The desert at night, it is almost beautiful.

The sky still holds traces of red from the hot hot day, and the sand - the sand is like finely crumbled snow. But so bizarrely devoid of any trace of characteristic cold dampness. It is solid, delicate grains that sweep through the wind.

Eerily cool, as if it shouldn't exist. Not like this.

There is almost a mystic, magical feel to the place at night, with the gold of earth paled to a such soft white by the moon. The echoing heat from the sun stays reflected and burns still beneath his feet slightly as he stands.

For miles Miroku can see. Miles and miles and miles.

The sky is full of black inky dots, like hundreds of tiny holes in a dyed blanket. One that has been left out to the moths in the attic. Only on far grander scale.

Hundreds of lights.

He is nearly a mile from the campsite, he has counted his steps, but even from this distance he can see the steady glow from their fire as if he were still standing right there before it.

The sky turns to an eerie mixture of red and black, as if it were almost painted on. And, at night, the sand dulls to a soft white shade. An odd combination of hues that send a sharp chill down his spine.

He feels out of place. The land has a taint of mystical air to it like this.

It is unnatural, it is no place for a human.
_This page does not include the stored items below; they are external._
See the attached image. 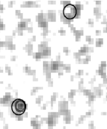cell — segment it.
<instances>
[{"label": "cell", "instance_id": "obj_1", "mask_svg": "<svg viewBox=\"0 0 107 129\" xmlns=\"http://www.w3.org/2000/svg\"><path fill=\"white\" fill-rule=\"evenodd\" d=\"M26 104L21 99H16L12 102L11 109L12 112L16 115L23 114L26 110Z\"/></svg>", "mask_w": 107, "mask_h": 129}, {"label": "cell", "instance_id": "obj_2", "mask_svg": "<svg viewBox=\"0 0 107 129\" xmlns=\"http://www.w3.org/2000/svg\"><path fill=\"white\" fill-rule=\"evenodd\" d=\"M63 14L64 17L69 20H72L77 15V9L72 4H68L63 9Z\"/></svg>", "mask_w": 107, "mask_h": 129}]
</instances>
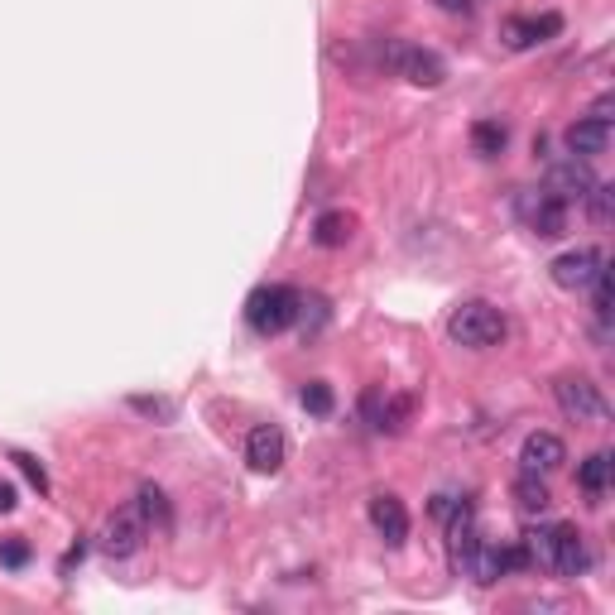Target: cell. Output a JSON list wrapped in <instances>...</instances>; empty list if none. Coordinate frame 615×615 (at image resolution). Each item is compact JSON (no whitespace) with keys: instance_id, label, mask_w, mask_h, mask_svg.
Instances as JSON below:
<instances>
[{"instance_id":"1","label":"cell","mask_w":615,"mask_h":615,"mask_svg":"<svg viewBox=\"0 0 615 615\" xmlns=\"http://www.w3.org/2000/svg\"><path fill=\"white\" fill-rule=\"evenodd\" d=\"M529 558H539L543 567H553V572H563V577H582L587 572V543L582 534L572 529V524H548L539 534H529Z\"/></svg>"},{"instance_id":"2","label":"cell","mask_w":615,"mask_h":615,"mask_svg":"<svg viewBox=\"0 0 615 615\" xmlns=\"http://www.w3.org/2000/svg\"><path fill=\"white\" fill-rule=\"evenodd\" d=\"M298 308H303V298H298L289 284H260V289L246 298V322H250V332L274 337V332L294 327Z\"/></svg>"},{"instance_id":"3","label":"cell","mask_w":615,"mask_h":615,"mask_svg":"<svg viewBox=\"0 0 615 615\" xmlns=\"http://www.w3.org/2000/svg\"><path fill=\"white\" fill-rule=\"evenodd\" d=\"M447 332H452V342L457 346L486 351V346H495L500 337H505V318H500V308L481 303V298H471V303H462V308H452Z\"/></svg>"},{"instance_id":"4","label":"cell","mask_w":615,"mask_h":615,"mask_svg":"<svg viewBox=\"0 0 615 615\" xmlns=\"http://www.w3.org/2000/svg\"><path fill=\"white\" fill-rule=\"evenodd\" d=\"M380 63L394 68V73H404L414 87H443V77H447V63L433 49L399 44V39H385V44H380Z\"/></svg>"},{"instance_id":"5","label":"cell","mask_w":615,"mask_h":615,"mask_svg":"<svg viewBox=\"0 0 615 615\" xmlns=\"http://www.w3.org/2000/svg\"><path fill=\"white\" fill-rule=\"evenodd\" d=\"M149 539V519L140 505H121L116 515L106 519V529H101V548L111 553V558H130V553H140Z\"/></svg>"},{"instance_id":"6","label":"cell","mask_w":615,"mask_h":615,"mask_svg":"<svg viewBox=\"0 0 615 615\" xmlns=\"http://www.w3.org/2000/svg\"><path fill=\"white\" fill-rule=\"evenodd\" d=\"M519 217L529 222V231H534L539 241H558V236L567 231V202L563 197H553L548 188H539V193L519 197Z\"/></svg>"},{"instance_id":"7","label":"cell","mask_w":615,"mask_h":615,"mask_svg":"<svg viewBox=\"0 0 615 615\" xmlns=\"http://www.w3.org/2000/svg\"><path fill=\"white\" fill-rule=\"evenodd\" d=\"M553 394H558V409H563L567 419L577 423H606V399H601V390L591 385V380H582V375H567V380H558L553 385Z\"/></svg>"},{"instance_id":"8","label":"cell","mask_w":615,"mask_h":615,"mask_svg":"<svg viewBox=\"0 0 615 615\" xmlns=\"http://www.w3.org/2000/svg\"><path fill=\"white\" fill-rule=\"evenodd\" d=\"M601 270H606V255L601 250H591V246L567 250V255L553 260V284L558 289H591V279Z\"/></svg>"},{"instance_id":"9","label":"cell","mask_w":615,"mask_h":615,"mask_svg":"<svg viewBox=\"0 0 615 615\" xmlns=\"http://www.w3.org/2000/svg\"><path fill=\"white\" fill-rule=\"evenodd\" d=\"M563 29V15H534V20H524V15H515V20H505L500 25V39H505V49H539V44H548L553 34Z\"/></svg>"},{"instance_id":"10","label":"cell","mask_w":615,"mask_h":615,"mask_svg":"<svg viewBox=\"0 0 615 615\" xmlns=\"http://www.w3.org/2000/svg\"><path fill=\"white\" fill-rule=\"evenodd\" d=\"M370 524H375V534L399 548V543L409 539V510H404V500L399 495H370Z\"/></svg>"},{"instance_id":"11","label":"cell","mask_w":615,"mask_h":615,"mask_svg":"<svg viewBox=\"0 0 615 615\" xmlns=\"http://www.w3.org/2000/svg\"><path fill=\"white\" fill-rule=\"evenodd\" d=\"M567 462V447L558 433H529L524 447H519V467L534 471V476H548V471H558Z\"/></svg>"},{"instance_id":"12","label":"cell","mask_w":615,"mask_h":615,"mask_svg":"<svg viewBox=\"0 0 615 615\" xmlns=\"http://www.w3.org/2000/svg\"><path fill=\"white\" fill-rule=\"evenodd\" d=\"M284 433L274 428V423H260V428H250V438H246V462L255 471H265V476H274V471L284 467Z\"/></svg>"},{"instance_id":"13","label":"cell","mask_w":615,"mask_h":615,"mask_svg":"<svg viewBox=\"0 0 615 615\" xmlns=\"http://www.w3.org/2000/svg\"><path fill=\"white\" fill-rule=\"evenodd\" d=\"M591 183H596V178H591V169L577 159V154L558 159V164H553V173H548V193L563 197V202H572V197H587Z\"/></svg>"},{"instance_id":"14","label":"cell","mask_w":615,"mask_h":615,"mask_svg":"<svg viewBox=\"0 0 615 615\" xmlns=\"http://www.w3.org/2000/svg\"><path fill=\"white\" fill-rule=\"evenodd\" d=\"M563 145H567V154H577V159H596V154H606V145H611V125L582 116L577 125H567Z\"/></svg>"},{"instance_id":"15","label":"cell","mask_w":615,"mask_h":615,"mask_svg":"<svg viewBox=\"0 0 615 615\" xmlns=\"http://www.w3.org/2000/svg\"><path fill=\"white\" fill-rule=\"evenodd\" d=\"M611 471H615V457L611 452H591L587 462L577 467V486L587 495H601L606 486H611Z\"/></svg>"},{"instance_id":"16","label":"cell","mask_w":615,"mask_h":615,"mask_svg":"<svg viewBox=\"0 0 615 615\" xmlns=\"http://www.w3.org/2000/svg\"><path fill=\"white\" fill-rule=\"evenodd\" d=\"M351 231H356V222H351L346 212H322L318 226H313V241H318L322 250H337L351 241Z\"/></svg>"},{"instance_id":"17","label":"cell","mask_w":615,"mask_h":615,"mask_svg":"<svg viewBox=\"0 0 615 615\" xmlns=\"http://www.w3.org/2000/svg\"><path fill=\"white\" fill-rule=\"evenodd\" d=\"M515 500H519V510H524V515H543V510L553 505L548 486H543V481L534 476V471H524V476L515 481Z\"/></svg>"},{"instance_id":"18","label":"cell","mask_w":615,"mask_h":615,"mask_svg":"<svg viewBox=\"0 0 615 615\" xmlns=\"http://www.w3.org/2000/svg\"><path fill=\"white\" fill-rule=\"evenodd\" d=\"M505 145H510V130H505L500 121H476L471 125V149H476L481 159H495Z\"/></svg>"},{"instance_id":"19","label":"cell","mask_w":615,"mask_h":615,"mask_svg":"<svg viewBox=\"0 0 615 615\" xmlns=\"http://www.w3.org/2000/svg\"><path fill=\"white\" fill-rule=\"evenodd\" d=\"M414 414V399L409 394H385V404H380V423H375V433H399L404 423Z\"/></svg>"},{"instance_id":"20","label":"cell","mask_w":615,"mask_h":615,"mask_svg":"<svg viewBox=\"0 0 615 615\" xmlns=\"http://www.w3.org/2000/svg\"><path fill=\"white\" fill-rule=\"evenodd\" d=\"M140 510H145V519H154V524H164V529H169V495L159 491V486H145V491H140Z\"/></svg>"},{"instance_id":"21","label":"cell","mask_w":615,"mask_h":615,"mask_svg":"<svg viewBox=\"0 0 615 615\" xmlns=\"http://www.w3.org/2000/svg\"><path fill=\"white\" fill-rule=\"evenodd\" d=\"M611 197H615L611 183H591L587 207H591V222H596V226H611Z\"/></svg>"},{"instance_id":"22","label":"cell","mask_w":615,"mask_h":615,"mask_svg":"<svg viewBox=\"0 0 615 615\" xmlns=\"http://www.w3.org/2000/svg\"><path fill=\"white\" fill-rule=\"evenodd\" d=\"M332 404H337V399H332V390H327L322 380L303 385V409H308V414H332Z\"/></svg>"},{"instance_id":"23","label":"cell","mask_w":615,"mask_h":615,"mask_svg":"<svg viewBox=\"0 0 615 615\" xmlns=\"http://www.w3.org/2000/svg\"><path fill=\"white\" fill-rule=\"evenodd\" d=\"M130 409H140V414H149V419H164V423L178 414V404H173V399H149V394H135V399H130Z\"/></svg>"},{"instance_id":"24","label":"cell","mask_w":615,"mask_h":615,"mask_svg":"<svg viewBox=\"0 0 615 615\" xmlns=\"http://www.w3.org/2000/svg\"><path fill=\"white\" fill-rule=\"evenodd\" d=\"M0 563L5 567H25L29 563V543L25 539H0Z\"/></svg>"},{"instance_id":"25","label":"cell","mask_w":615,"mask_h":615,"mask_svg":"<svg viewBox=\"0 0 615 615\" xmlns=\"http://www.w3.org/2000/svg\"><path fill=\"white\" fill-rule=\"evenodd\" d=\"M15 462H20V471L29 476V486H34V491H49V476H44V467H39L29 452H15Z\"/></svg>"},{"instance_id":"26","label":"cell","mask_w":615,"mask_h":615,"mask_svg":"<svg viewBox=\"0 0 615 615\" xmlns=\"http://www.w3.org/2000/svg\"><path fill=\"white\" fill-rule=\"evenodd\" d=\"M380 404H385V390H366V394H361V414H366L370 428L380 423Z\"/></svg>"},{"instance_id":"27","label":"cell","mask_w":615,"mask_h":615,"mask_svg":"<svg viewBox=\"0 0 615 615\" xmlns=\"http://www.w3.org/2000/svg\"><path fill=\"white\" fill-rule=\"evenodd\" d=\"M438 10H447V15H471L476 10V0H433Z\"/></svg>"},{"instance_id":"28","label":"cell","mask_w":615,"mask_h":615,"mask_svg":"<svg viewBox=\"0 0 615 615\" xmlns=\"http://www.w3.org/2000/svg\"><path fill=\"white\" fill-rule=\"evenodd\" d=\"M591 121H606V125H611V97H601L596 106H591Z\"/></svg>"},{"instance_id":"29","label":"cell","mask_w":615,"mask_h":615,"mask_svg":"<svg viewBox=\"0 0 615 615\" xmlns=\"http://www.w3.org/2000/svg\"><path fill=\"white\" fill-rule=\"evenodd\" d=\"M5 510H15V486H10V481H0V515H5Z\"/></svg>"}]
</instances>
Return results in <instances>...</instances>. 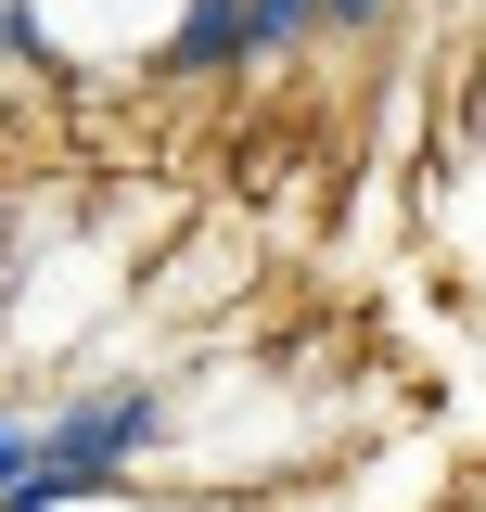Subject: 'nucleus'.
<instances>
[{"instance_id": "nucleus-1", "label": "nucleus", "mask_w": 486, "mask_h": 512, "mask_svg": "<svg viewBox=\"0 0 486 512\" xmlns=\"http://www.w3.org/2000/svg\"><path fill=\"white\" fill-rule=\"evenodd\" d=\"M0 512H486V0H0Z\"/></svg>"}]
</instances>
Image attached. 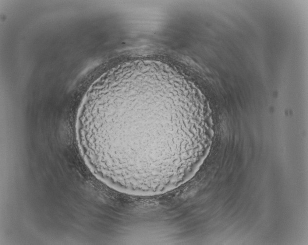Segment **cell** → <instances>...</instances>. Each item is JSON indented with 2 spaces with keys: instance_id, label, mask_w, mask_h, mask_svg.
Segmentation results:
<instances>
[{
  "instance_id": "cell-1",
  "label": "cell",
  "mask_w": 308,
  "mask_h": 245,
  "mask_svg": "<svg viewBox=\"0 0 308 245\" xmlns=\"http://www.w3.org/2000/svg\"><path fill=\"white\" fill-rule=\"evenodd\" d=\"M180 82L151 73L114 76L84 100L77 145L97 178L121 193L154 196L191 180L214 137L211 111Z\"/></svg>"
}]
</instances>
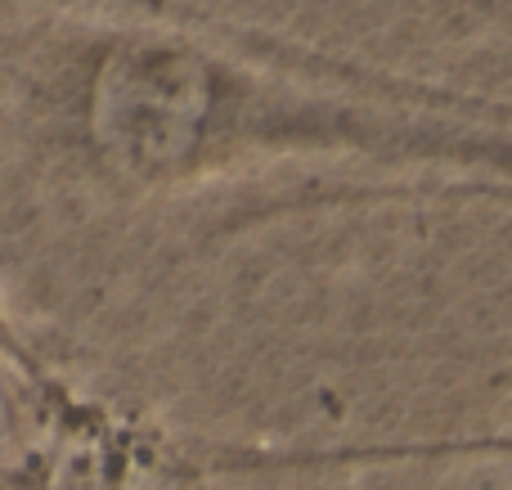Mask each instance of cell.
<instances>
[{"label":"cell","mask_w":512,"mask_h":490,"mask_svg":"<svg viewBox=\"0 0 512 490\" xmlns=\"http://www.w3.org/2000/svg\"><path fill=\"white\" fill-rule=\"evenodd\" d=\"M450 95L364 81L310 50L117 27L81 45L68 86L72 135L90 162L135 189H180L292 153L472 158L481 135L441 122Z\"/></svg>","instance_id":"cell-1"},{"label":"cell","mask_w":512,"mask_h":490,"mask_svg":"<svg viewBox=\"0 0 512 490\" xmlns=\"http://www.w3.org/2000/svg\"><path fill=\"white\" fill-rule=\"evenodd\" d=\"M5 490H212L194 464L167 441L131 432L113 414L63 396L50 414L32 459L18 468Z\"/></svg>","instance_id":"cell-2"},{"label":"cell","mask_w":512,"mask_h":490,"mask_svg":"<svg viewBox=\"0 0 512 490\" xmlns=\"http://www.w3.org/2000/svg\"><path fill=\"white\" fill-rule=\"evenodd\" d=\"M45 365L14 338V324L0 311V383H27V378H41Z\"/></svg>","instance_id":"cell-3"}]
</instances>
And he is certain that even if he walked until morning, he would still be able to see this soft red light. The dancing spark of flame, from no matter how far he goes.


Miroku wouldn't be surprised to find dragons sleeping here in the crevices between the dunes, myths and children's fairytales though they be. This desert area has that much a feel of timelessness to it.

Even more of a fairytale, actually, than Kagome's wild claims of men walking in space. Of large metal things she called machines which were supposed to stay aloft in the air with no wings, no heart beating, no sentience at all.

When the only machines he knew of were crude, rudimentary, and more trouble than they were worth.


Sango will have lost all track of time by the moment Miroku and Shippo find her, but a few weeks have past since the day the two of them, the young fox, and Kilala first entered the village.

They walked in, under their own power, and immediately secured a room at the local inn - a place so ill-used that it became a sort of storehouse. With boxes and jars of dried preservatives nestled deep in the dug-out basement.

Sango slept between a crate of old, useless harnesses that would no longer fit the horses, and a box of children's toys.

"There's a legend in this village," Miroku started to tell her when she walked down the stairs into the kitchen. He pauses, then glances across the room at the cook before continuing.

"Some call it an old god, but I think it could just be a demon. They say something visits this village in the middle of the night and takes things."

A thieving demon? Well, some do. Despite how they rage against humanity, the creatures still seem drawn to human toys.

"These people." Miroku's voice lowered to a whisper and said, "They think they will be favored if the demon steals something from them. So they leave things out. Trinkets, toys. Anything to attract the demon's attention."

And there it was. Sitting in the windowsill and very much out of place, was a silver gravy boat. Polished to an impossibly high shine and without a purpose.

A beautiful quilt carefully handstitched from tattered scraps, more colors than Sango had seen in her life, and tied to the doorknob of the house across the street. Being beaten by the wind as they talked.

The place is small, too small to be called a village even really. There's just a handful of houses, barely huddled close. The wind walks right through, and in the spaces between, Sango can see wide glances of the desert, taunting her.

Looming, as massive as a threat, everywhere.


The day after they arrived in this small outpost where humans, without much of a reason of because they can, fight to survive in a land that seems all but set on killing them. The day after, Sango woke up early and left the room.

She headed down the stairs, intent on a short walk around the perimeter of the area, and stepped out of the makeshift inn. The abandoned inn.

The specious building that blocked her view of the rising winds until she was already in them.

Her only warning was a faint screeching sound that made her half-turn, more than sure some demonic creature was wailing behind her.

A echo of something she had never heard before in her life, had no memory of being told of something like it, an unearthly wail that rose up behind her to a roar and swallowed her up, whole.

The entire world around her suddenly turned into dust. As if she was a demon, expelled into nothingness. Immediately lost.

She screams, but her voice is lost beneath the shriek of sand and wind raging all around her. She turns, intent on the building - any building - but it is not there.

She lunges forward, sweeps her arms out to the side, runs. Certain of her own location.

The sands turns to tiny daggers, fragmented shards of glass that blind her as they swirl into her eyes, circling a hundred miles an hour with no clear destination. A tornado of sand. She shields her face with her arm, breathes through her shirt, but it is not enough.

She is in a cloud, an earthly cloud piecemealed from dust and dirt, screaming at the top of her lungs, but no one can hear her.

The buildings are built too far apart, she turns to where the nearest should be, but they are too far, too far apart and she slips right through.

Sango yells but there is no one to listen. Only the sandstorm.

She covers her face with one arm as she gropes against the blinding wave with the other and walks between the houses, runs right past without even knowing until hours later, when she is throwing up sand and all alone in the middle of the desert.